### Text provided:
3

I have a table with the following schema:

AccountId: int
StartDateTime: datetime2(0)
EndDateTime: datetime2(0)

I want to be able to query this for rows with a certain AccountId, and whose date range intersects with a specified date range. E.g:

SELECT * 
FROM ... AS d
WHERE d.AccountId = @AccountId
    AND d.StartDateTime <= @EndDateTime
    AND d.EndDateTime >= @StartDateTime

This will be a very large table and I'll want to be able to query it as efficiently as possible. I've specified a single composite index of AccountId, StartDateTime, and EndDateTime.

Will this index, and the above query work effectively together? If not, what would be a better alternative? Thanks.

Barguast
  • 341
  • 3
  • 6

2 Answers2

2

If the intervals within a particular account do not overlap with each other, you can replace your query with a TOP (1) query, to find the last start date before your desired end date. Do the same but opposite to get your earliest end date after your desired start date. These will form a small range you can use to check.

If they do overlap within a particular account, then you have one of the classically hard problems, and I'd recommend you read the material that Dejan Sarka has written at http://solidqblogs.azurewebsites.net/en/businessanalytics/interval-queries-in-sql-server-part-1/ (and its follow ups).

The problem is that an indexes on either startdate or enddate are less than ideal, because either one alone doesn't give a clue about whether the interval reaches your desired range. Another strategy is useful instead, such as indexing values within the range (lots of storage, and you have to consider the granularity), or come up with a creative solution such as interval trees or spatial analytics.

Rob Farley
  • 16,324
  • 2
  • 39
  • 61
0

Generally, as previous comments indicate this index looks to be the correct one.

Few notes -

  • You may want to consider using a clustered index, assuming those are the typical queries you'll be running on the table
  • If the planned results are very large (say, 1m rows for an
    account/date-range) consider applying some additional filtering (for example, top x,paging etc) as even if the query/index are optimal -
    returning huge chunk of data takes its own time & resources.
0xAD
  • 21
  • 3

### Collected data:

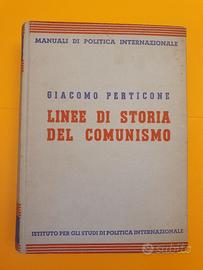 "Linee di storia del comunismo" -Giacomo Perticone
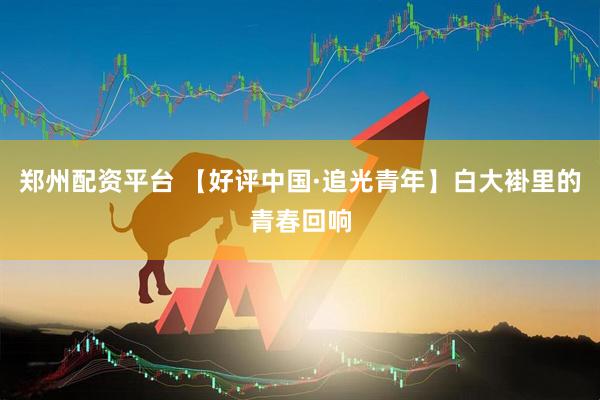 郑州配资平台 【好评中国·追光青年】白大褂里的青春回响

### Task item A:
In the forum thread about querying date ranges, which columns make up the asker's composite index?
### Task item B:
Output the part of the forum thread from "This will be" up to and including "better alternative? Thanks.".

### Exercise result A:
AccountId, StartDateTime, and EndDateTime.

### Exercise result B:
This will be a very large table and I'll want to be able to query it as efficiently as possible. I've specified a single composite index of AccountId, StartDateTime, and EndDateTime.

Will this index, and the above query work effectively together? If not, what would be a better alternative? Thanks.